Welcher Truppe der Uniformierte am Ortseingang angehört, will er nicht sagen. Der Fahrer des Wagens, ein Schiit, meint, er sei ein Angehöriger von Asa’ib al-Haq, der allseits gefürchteten, von Ex-Premier Maliki unterstützten Schiitenmiliz. Maliki wird vorgeworfen, am Aufstieg des IS mitverantwortlich zu sein. Denn seine sektiererische Politik schloss die sunnitischen Araber, die
Saddam Hussein zuvor begünstigt hatte, vom Aufbau des neuen Irak aus. Einzig Schiiten wurden an der Macht beteiligt. Ein Grund, weshalb die Dschihadisten des IS vielen Sunniten zunächst als Retter erschienen, als sie Teile des Irak 2014 überrannten. 
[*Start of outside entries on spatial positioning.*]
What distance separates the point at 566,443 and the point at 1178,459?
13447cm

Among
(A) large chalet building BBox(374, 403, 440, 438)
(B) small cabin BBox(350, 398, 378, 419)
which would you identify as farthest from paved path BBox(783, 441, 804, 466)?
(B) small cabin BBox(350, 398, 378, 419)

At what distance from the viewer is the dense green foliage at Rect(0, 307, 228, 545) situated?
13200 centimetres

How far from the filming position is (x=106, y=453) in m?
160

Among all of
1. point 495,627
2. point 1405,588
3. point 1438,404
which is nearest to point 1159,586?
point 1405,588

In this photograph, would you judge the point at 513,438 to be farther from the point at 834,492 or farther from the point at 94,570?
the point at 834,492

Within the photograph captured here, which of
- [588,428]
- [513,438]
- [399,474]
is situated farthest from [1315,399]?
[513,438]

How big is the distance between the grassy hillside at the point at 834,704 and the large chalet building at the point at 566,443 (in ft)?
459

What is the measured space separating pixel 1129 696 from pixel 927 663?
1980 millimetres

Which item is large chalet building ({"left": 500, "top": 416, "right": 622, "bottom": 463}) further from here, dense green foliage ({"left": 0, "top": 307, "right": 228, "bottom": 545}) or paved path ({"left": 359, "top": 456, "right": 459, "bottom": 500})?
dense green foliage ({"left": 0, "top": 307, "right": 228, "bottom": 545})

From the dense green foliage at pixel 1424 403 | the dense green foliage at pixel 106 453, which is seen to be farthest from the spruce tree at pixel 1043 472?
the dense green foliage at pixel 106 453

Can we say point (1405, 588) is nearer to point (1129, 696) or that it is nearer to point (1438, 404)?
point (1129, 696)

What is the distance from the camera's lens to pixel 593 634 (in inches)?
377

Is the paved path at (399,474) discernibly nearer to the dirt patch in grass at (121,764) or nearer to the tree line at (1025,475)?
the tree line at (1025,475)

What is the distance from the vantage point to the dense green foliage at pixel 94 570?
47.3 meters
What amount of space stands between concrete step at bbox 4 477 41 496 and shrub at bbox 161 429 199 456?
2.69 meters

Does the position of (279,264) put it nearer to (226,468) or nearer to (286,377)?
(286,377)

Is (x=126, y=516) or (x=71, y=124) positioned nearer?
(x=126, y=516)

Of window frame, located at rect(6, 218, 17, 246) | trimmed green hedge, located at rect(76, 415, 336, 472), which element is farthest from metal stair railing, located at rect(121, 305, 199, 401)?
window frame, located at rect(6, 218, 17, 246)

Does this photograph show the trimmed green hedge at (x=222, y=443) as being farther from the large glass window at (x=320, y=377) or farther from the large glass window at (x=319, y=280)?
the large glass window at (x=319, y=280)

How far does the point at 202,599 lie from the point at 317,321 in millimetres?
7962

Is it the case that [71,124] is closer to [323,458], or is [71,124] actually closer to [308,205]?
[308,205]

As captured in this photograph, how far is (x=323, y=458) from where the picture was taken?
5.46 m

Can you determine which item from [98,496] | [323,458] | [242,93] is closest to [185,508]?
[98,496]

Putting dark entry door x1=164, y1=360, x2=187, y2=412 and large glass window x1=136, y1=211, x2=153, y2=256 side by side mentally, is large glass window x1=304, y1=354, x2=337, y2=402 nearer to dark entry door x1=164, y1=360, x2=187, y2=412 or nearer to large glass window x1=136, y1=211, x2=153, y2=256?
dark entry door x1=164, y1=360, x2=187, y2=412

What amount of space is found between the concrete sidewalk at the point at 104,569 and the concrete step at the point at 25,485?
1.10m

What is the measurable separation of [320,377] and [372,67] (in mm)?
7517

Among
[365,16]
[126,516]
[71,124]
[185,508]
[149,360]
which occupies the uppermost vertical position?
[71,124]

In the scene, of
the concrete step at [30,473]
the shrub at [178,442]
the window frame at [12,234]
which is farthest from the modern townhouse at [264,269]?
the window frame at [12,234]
Saddam sei auch nicht mehr in Audscha, gibt uns einer der Milizionäre noch mit auf den Weg. Bevor der IS Tikrit eroberte, sei seine Tochter mit einem Hubschrauber eingeflogen und habe den Sarg samt Inhalt mitgenommen. Wo der Leichnam jetzt sei, wisse niemand. Überhaupt ist es ungewiss, ob das Gerücht stimmt. 

Saddams Hinrichtung 2006

Saddam Hussein hatte noch wenige Tage vor seiner Hinrichtung gegen sein Todesurteil Berufung eingelegt. Wenige Wochen zuvor, am 5. November 2006,  war er mit zwei weiteren Angeklagten zum Tode durch den Strang verurteilt worden. Das fünfköpfige Richtergremium des Sondertribunals, das eigens für die Verbrechen von Saddam Hussein eingesetzt wurde, beschuldigte die Angeklagten für das Massaker an 148 Bewohnern des Dorfes Dudschail im Jahre 1982. Alle Getöteten waren Schiiten. Internationale Menschenrechtsorganisationen kritisierten das Verfahren damals als inakzeptabel, sie sprachen von Siegerjustiz, von einem krassen Widerspruch zu international geltenden Rechtsstandards. Die Kritik eines politisch motivierten Prozesses steht bis heute im Raum.